BRS.24.000121
Datum uitspraak: 17 september 2024
AFDELING
BESTUURSRECHTSPRAAK
Uitspraak met toepassing van artikel 8:54, eerste lid, van de Algemene wet bestuursrecht op het hoger beroep van:
de minister van Asiel en Migratie,
appellant,
tegen de uitspraak van de rechtbank Den Haag, zittingsplaats Rotterdam, van 4 april 2024 in zaak nr.
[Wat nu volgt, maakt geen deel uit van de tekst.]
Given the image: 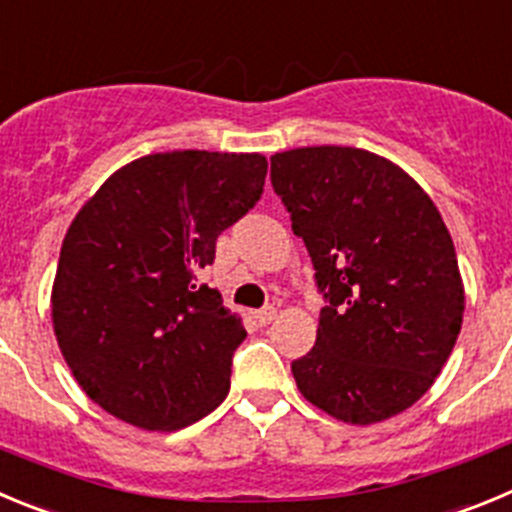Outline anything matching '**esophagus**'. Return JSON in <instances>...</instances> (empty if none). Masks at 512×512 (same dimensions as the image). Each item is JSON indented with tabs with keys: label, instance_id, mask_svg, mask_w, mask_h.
I'll use <instances>...</instances> for the list:
<instances>
[{
	"label": "esophagus",
	"instance_id": "34e87169",
	"mask_svg": "<svg viewBox=\"0 0 512 512\" xmlns=\"http://www.w3.org/2000/svg\"><path fill=\"white\" fill-rule=\"evenodd\" d=\"M275 316H278V308L275 306H265V308H260V311H255V321L260 326H267L270 321H275Z\"/></svg>",
	"mask_w": 512,
	"mask_h": 512
}]
</instances>
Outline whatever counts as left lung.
<instances>
[{"instance_id":"obj_1","label":"left lung","mask_w":512,"mask_h":512,"mask_svg":"<svg viewBox=\"0 0 512 512\" xmlns=\"http://www.w3.org/2000/svg\"><path fill=\"white\" fill-rule=\"evenodd\" d=\"M270 181L324 296L316 344L290 370L303 398L344 423L411 408L457 344L464 285L434 201L359 147H298Z\"/></svg>"}]
</instances>
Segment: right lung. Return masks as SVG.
<instances>
[{"label": "right lung", "instance_id": "add662e5", "mask_svg": "<svg viewBox=\"0 0 512 512\" xmlns=\"http://www.w3.org/2000/svg\"><path fill=\"white\" fill-rule=\"evenodd\" d=\"M257 153L173 150L119 168L68 227L53 329L73 377L112 416L176 431L229 393L245 326L196 275L260 201Z\"/></svg>", "mask_w": 512, "mask_h": 512}]
</instances>
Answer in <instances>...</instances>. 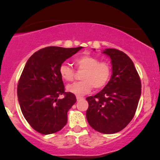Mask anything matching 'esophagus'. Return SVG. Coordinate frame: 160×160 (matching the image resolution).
Instances as JSON below:
<instances>
[{
	"label": "esophagus",
	"mask_w": 160,
	"mask_h": 160,
	"mask_svg": "<svg viewBox=\"0 0 160 160\" xmlns=\"http://www.w3.org/2000/svg\"><path fill=\"white\" fill-rule=\"evenodd\" d=\"M81 99H83V98H82V97H80V96H78L77 97V101H80V100H81Z\"/></svg>",
	"instance_id": "obj_1"
}]
</instances>
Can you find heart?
I'll list each match as a JSON object with an SVG mask.
<instances>
[{"label":"heart","mask_w":160,"mask_h":160,"mask_svg":"<svg viewBox=\"0 0 160 160\" xmlns=\"http://www.w3.org/2000/svg\"><path fill=\"white\" fill-rule=\"evenodd\" d=\"M74 65L78 71H82L81 81L67 86V91L77 96L87 94L94 87L96 90L103 89L111 78L112 68L108 62H99L98 58L82 55L75 58ZM59 74L65 81H72L75 76L74 70L68 64L64 63L59 67Z\"/></svg>","instance_id":"b5f03b06"}]
</instances>
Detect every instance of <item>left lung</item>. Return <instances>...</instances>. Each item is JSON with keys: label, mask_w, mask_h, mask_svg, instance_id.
<instances>
[{"label": "left lung", "mask_w": 160, "mask_h": 160, "mask_svg": "<svg viewBox=\"0 0 160 160\" xmlns=\"http://www.w3.org/2000/svg\"><path fill=\"white\" fill-rule=\"evenodd\" d=\"M111 58L112 75L107 86L86 98V119L90 126L103 134L121 131L131 122L141 94V83L133 62L116 49L102 52Z\"/></svg>", "instance_id": "left-lung-1"}]
</instances>
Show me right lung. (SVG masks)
<instances>
[{"instance_id": "1", "label": "right lung", "mask_w": 160, "mask_h": 160, "mask_svg": "<svg viewBox=\"0 0 160 160\" xmlns=\"http://www.w3.org/2000/svg\"><path fill=\"white\" fill-rule=\"evenodd\" d=\"M82 48L45 47L34 52L25 64L18 82V100L24 117L38 132H57L67 123L68 111L77 99L65 92L59 67ZM61 94L64 98L58 99Z\"/></svg>"}]
</instances>
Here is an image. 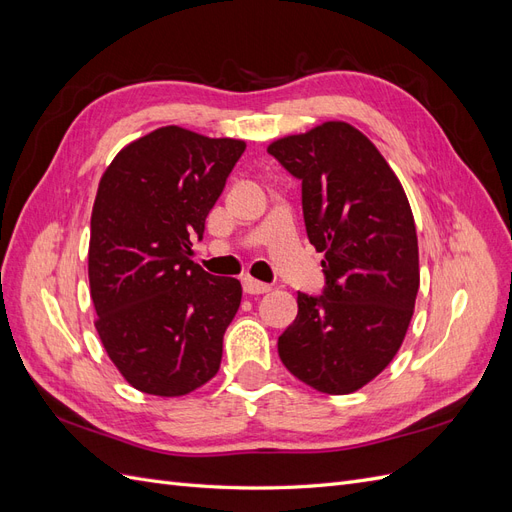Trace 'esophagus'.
Masks as SVG:
<instances>
[{"label": "esophagus", "mask_w": 512, "mask_h": 512, "mask_svg": "<svg viewBox=\"0 0 512 512\" xmlns=\"http://www.w3.org/2000/svg\"><path fill=\"white\" fill-rule=\"evenodd\" d=\"M243 290H245L247 294H265V292L271 290V286L254 280V277H243Z\"/></svg>", "instance_id": "34e87169"}]
</instances>
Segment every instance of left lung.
Listing matches in <instances>:
<instances>
[{
	"label": "left lung",
	"mask_w": 512,
	"mask_h": 512,
	"mask_svg": "<svg viewBox=\"0 0 512 512\" xmlns=\"http://www.w3.org/2000/svg\"><path fill=\"white\" fill-rule=\"evenodd\" d=\"M267 151L301 179L309 243L324 252L320 297L299 292V314L277 339L294 378L348 395L393 361L421 282L408 196L369 138L324 121L273 141Z\"/></svg>",
	"instance_id": "obj_1"
}]
</instances>
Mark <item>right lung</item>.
<instances>
[{
	"instance_id": "obj_1",
	"label": "right lung",
	"mask_w": 512,
	"mask_h": 512,
	"mask_svg": "<svg viewBox=\"0 0 512 512\" xmlns=\"http://www.w3.org/2000/svg\"><path fill=\"white\" fill-rule=\"evenodd\" d=\"M245 141L166 126L108 164L91 211L89 288L108 359L136 391L181 397L220 369L241 282L192 260V239Z\"/></svg>"
}]
</instances>
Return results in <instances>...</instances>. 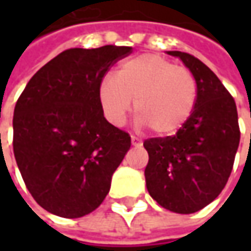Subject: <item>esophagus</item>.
<instances>
[{
  "instance_id": "34e87169",
  "label": "esophagus",
  "mask_w": 251,
  "mask_h": 251,
  "mask_svg": "<svg viewBox=\"0 0 251 251\" xmlns=\"http://www.w3.org/2000/svg\"><path fill=\"white\" fill-rule=\"evenodd\" d=\"M131 144H132V147H141L142 145V142L138 138H135V137L131 138Z\"/></svg>"
}]
</instances>
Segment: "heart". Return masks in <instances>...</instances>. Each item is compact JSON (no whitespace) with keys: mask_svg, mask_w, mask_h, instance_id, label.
<instances>
[{"mask_svg":"<svg viewBox=\"0 0 251 251\" xmlns=\"http://www.w3.org/2000/svg\"><path fill=\"white\" fill-rule=\"evenodd\" d=\"M106 119L121 126L134 101L135 117L156 135L180 130L193 114L197 82L186 67L156 54H142L121 64L114 76H104L98 88Z\"/></svg>","mask_w":251,"mask_h":251,"instance_id":"1","label":"heart"}]
</instances>
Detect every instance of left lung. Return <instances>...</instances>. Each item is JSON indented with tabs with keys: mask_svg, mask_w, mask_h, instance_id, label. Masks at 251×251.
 Masks as SVG:
<instances>
[{
	"mask_svg": "<svg viewBox=\"0 0 251 251\" xmlns=\"http://www.w3.org/2000/svg\"><path fill=\"white\" fill-rule=\"evenodd\" d=\"M186 64L197 82V101L184 126L168 137L144 141L150 160L145 181L160 207L177 214L197 212L226 186L240 128L235 99L197 57L168 51Z\"/></svg>",
	"mask_w": 251,
	"mask_h": 251,
	"instance_id": "1",
	"label": "left lung"
}]
</instances>
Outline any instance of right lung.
<instances>
[{"instance_id": "1", "label": "right lung", "mask_w": 251, "mask_h": 251, "mask_svg": "<svg viewBox=\"0 0 251 251\" xmlns=\"http://www.w3.org/2000/svg\"><path fill=\"white\" fill-rule=\"evenodd\" d=\"M131 51L127 46L68 49L34 74L15 104L18 168L36 202L54 215L95 211L130 150L128 132L104 119L98 88Z\"/></svg>"}]
</instances>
NL24.13342 in het geding tussen:
[de vreemdeling]
en
de minister.
Procesverloop
Bij besluit van 26 maart 2024 heeft de staatssecretaris van Justitie en Veiligheid de vreemdeling in bewaring gesteld.
Bij uitspraak van 4 april 2024 heeft de rechtbank het daartegen door de vreemdeling ingestelde beroep gegrond verklaard, de opheffing van de maatregel van bewaring met ingang van die dag bevolen en schadevergoeding toegekend.
Tegen deze uitspraak heeft de staatssecretaris hoger beroep ingesteld.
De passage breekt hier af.